### Rows
* BEGIN *

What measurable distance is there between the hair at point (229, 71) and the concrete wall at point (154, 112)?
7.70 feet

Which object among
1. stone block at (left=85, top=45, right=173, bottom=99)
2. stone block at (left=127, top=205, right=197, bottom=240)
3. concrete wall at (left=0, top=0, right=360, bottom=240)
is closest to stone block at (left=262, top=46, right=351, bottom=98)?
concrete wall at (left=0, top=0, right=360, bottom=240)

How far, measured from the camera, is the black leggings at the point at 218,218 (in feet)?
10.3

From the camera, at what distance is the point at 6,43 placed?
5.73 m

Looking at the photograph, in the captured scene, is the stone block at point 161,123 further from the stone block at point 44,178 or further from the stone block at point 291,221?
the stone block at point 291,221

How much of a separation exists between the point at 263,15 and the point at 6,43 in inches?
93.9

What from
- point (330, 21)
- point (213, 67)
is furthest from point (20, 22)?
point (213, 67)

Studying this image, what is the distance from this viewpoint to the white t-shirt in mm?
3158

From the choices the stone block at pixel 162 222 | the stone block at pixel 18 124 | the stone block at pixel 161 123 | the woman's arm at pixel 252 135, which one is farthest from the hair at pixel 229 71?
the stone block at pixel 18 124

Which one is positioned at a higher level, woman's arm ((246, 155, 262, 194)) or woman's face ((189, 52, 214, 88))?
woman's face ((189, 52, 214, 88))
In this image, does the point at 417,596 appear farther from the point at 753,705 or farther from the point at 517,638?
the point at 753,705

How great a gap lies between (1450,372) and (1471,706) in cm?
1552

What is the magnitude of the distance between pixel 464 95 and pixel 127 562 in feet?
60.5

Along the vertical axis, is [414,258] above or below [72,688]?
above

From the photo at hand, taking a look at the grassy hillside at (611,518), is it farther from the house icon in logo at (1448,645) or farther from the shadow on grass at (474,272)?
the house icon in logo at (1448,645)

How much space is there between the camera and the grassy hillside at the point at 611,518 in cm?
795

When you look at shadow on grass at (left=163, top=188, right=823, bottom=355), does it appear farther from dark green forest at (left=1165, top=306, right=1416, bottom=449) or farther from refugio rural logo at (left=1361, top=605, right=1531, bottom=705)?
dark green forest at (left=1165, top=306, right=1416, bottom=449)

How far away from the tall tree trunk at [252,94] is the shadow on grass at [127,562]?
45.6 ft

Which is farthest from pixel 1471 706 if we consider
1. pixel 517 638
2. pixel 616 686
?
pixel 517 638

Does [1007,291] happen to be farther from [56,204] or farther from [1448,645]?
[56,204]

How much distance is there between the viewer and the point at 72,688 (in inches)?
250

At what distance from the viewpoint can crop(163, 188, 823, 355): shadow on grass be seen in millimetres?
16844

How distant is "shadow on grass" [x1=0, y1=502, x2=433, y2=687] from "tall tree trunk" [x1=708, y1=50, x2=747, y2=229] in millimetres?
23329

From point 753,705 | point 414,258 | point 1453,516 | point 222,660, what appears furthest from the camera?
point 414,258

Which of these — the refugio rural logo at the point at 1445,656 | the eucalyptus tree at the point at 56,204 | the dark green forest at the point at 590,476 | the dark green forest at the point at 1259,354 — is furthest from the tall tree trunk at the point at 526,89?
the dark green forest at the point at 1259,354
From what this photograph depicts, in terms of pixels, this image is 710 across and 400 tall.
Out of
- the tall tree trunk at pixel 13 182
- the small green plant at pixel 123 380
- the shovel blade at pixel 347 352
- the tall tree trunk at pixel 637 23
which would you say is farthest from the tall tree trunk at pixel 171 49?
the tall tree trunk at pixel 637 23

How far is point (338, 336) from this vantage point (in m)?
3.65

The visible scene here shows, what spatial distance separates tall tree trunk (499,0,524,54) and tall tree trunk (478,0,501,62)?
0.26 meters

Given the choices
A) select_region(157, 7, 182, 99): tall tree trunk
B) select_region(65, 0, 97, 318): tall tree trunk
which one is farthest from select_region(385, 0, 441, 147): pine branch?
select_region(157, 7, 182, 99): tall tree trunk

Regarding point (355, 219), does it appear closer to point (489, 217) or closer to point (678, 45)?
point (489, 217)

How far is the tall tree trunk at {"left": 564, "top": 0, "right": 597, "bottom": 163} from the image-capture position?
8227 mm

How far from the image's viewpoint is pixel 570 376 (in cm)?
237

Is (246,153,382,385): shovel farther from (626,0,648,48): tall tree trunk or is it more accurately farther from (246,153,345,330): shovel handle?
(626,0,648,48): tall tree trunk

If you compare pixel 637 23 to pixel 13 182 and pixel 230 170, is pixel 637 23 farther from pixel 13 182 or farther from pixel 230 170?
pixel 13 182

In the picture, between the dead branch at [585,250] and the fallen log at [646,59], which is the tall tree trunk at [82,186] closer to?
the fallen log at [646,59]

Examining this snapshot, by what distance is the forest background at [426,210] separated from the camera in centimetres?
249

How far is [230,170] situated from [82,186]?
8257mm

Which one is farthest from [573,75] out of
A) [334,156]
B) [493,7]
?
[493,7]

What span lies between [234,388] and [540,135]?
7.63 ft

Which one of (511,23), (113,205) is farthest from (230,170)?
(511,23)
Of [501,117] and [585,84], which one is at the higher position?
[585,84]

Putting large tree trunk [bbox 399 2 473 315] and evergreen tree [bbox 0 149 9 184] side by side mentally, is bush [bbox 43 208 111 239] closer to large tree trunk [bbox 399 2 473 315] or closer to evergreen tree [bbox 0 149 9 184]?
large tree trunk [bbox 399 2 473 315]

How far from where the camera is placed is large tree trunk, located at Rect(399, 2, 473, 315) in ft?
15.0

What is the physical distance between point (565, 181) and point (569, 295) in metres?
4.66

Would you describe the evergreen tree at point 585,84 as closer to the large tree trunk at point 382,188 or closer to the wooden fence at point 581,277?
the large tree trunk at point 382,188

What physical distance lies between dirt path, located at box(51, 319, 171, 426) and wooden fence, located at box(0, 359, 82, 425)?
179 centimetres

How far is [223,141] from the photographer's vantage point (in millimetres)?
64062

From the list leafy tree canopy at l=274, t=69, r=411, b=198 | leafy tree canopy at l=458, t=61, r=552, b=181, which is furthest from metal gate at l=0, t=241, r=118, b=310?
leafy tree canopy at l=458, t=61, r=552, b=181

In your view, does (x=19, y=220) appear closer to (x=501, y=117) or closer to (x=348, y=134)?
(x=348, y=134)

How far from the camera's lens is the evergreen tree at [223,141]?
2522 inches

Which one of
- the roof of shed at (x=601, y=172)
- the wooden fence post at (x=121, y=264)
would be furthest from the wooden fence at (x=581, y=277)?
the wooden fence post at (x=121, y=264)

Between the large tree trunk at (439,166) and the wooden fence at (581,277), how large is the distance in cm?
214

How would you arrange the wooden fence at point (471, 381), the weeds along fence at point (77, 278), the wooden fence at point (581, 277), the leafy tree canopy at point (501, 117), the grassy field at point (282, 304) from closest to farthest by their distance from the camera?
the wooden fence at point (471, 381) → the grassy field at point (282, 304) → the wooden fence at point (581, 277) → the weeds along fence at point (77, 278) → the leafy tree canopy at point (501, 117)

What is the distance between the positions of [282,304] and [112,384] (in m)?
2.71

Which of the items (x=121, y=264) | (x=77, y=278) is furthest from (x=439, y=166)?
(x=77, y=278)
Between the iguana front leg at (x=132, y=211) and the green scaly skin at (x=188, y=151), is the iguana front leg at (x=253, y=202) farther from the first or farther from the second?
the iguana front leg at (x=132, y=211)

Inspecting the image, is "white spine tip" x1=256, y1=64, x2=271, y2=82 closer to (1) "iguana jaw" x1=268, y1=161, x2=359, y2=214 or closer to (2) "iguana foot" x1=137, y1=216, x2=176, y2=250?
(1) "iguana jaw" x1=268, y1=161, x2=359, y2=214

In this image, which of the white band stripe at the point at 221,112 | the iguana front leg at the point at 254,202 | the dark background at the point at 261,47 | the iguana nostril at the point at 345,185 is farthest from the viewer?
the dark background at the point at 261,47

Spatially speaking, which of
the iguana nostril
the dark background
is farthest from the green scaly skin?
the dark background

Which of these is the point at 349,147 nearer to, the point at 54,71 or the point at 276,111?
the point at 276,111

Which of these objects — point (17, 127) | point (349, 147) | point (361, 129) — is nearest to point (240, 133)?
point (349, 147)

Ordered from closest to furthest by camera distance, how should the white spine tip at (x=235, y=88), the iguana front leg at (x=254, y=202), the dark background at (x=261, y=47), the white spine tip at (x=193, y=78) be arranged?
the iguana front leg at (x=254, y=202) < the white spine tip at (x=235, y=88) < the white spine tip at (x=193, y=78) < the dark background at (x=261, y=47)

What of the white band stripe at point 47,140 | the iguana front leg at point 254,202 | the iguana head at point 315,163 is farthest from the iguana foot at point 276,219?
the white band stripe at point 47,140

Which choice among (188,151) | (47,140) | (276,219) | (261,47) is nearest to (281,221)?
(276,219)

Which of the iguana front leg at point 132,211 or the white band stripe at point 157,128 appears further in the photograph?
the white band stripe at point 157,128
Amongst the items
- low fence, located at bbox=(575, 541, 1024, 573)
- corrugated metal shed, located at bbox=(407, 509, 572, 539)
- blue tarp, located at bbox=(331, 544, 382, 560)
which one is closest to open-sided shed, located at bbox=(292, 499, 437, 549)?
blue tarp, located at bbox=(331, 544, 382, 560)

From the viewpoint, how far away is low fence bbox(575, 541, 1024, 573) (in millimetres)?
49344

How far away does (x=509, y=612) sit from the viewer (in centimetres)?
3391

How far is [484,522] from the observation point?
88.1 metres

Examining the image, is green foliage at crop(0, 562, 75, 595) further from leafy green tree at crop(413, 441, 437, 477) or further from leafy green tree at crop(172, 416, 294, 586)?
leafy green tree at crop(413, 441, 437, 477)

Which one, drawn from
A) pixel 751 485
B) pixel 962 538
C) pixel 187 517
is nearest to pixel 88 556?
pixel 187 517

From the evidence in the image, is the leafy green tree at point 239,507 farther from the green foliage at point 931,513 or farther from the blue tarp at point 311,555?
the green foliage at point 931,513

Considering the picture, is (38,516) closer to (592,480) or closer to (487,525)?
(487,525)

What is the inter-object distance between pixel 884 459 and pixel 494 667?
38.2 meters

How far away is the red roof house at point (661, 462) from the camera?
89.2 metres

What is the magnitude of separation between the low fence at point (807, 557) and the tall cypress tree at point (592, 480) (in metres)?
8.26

* END *

### Goal
For this exercise, please retype exactly the lines in the listing from the line with "From the viewpoint, how" through its last line, both ends included.

### Result
From the viewpoint, how far away is low fence bbox(575, 541, 1024, 573) (in millimetres)?
49344

How far away does (x=509, y=612) sit from the viewer (in centimetres)?
3391

How far is [484,522] from the observation point?
88.1 metres

Examining the image, is green foliage at crop(0, 562, 75, 595) further from leafy green tree at crop(413, 441, 437, 477) or further from leafy green tree at crop(172, 416, 294, 586)?
leafy green tree at crop(413, 441, 437, 477)

Which one, drawn from
A) pixel 751 485
B) pixel 962 538
C) pixel 187 517
is nearest to pixel 88 556?
pixel 187 517

From the evidence in the image, is the leafy green tree at point 239,507 farther from the green foliage at point 931,513 or farther from the blue tarp at point 311,555?
the green foliage at point 931,513

Considering the picture, is (38,516) closer to (592,480) or closer to (487,525)?
(487,525)

What is the inter-object distance between pixel 884 459 and pixel 494 667?
38.2 meters

How far away is the red roof house at point (661, 462) from the camera?
89.2 metres

What is the magnitude of separation between the low fence at point (807, 557) and the tall cypress tree at point (592, 480) (in metres)?
8.26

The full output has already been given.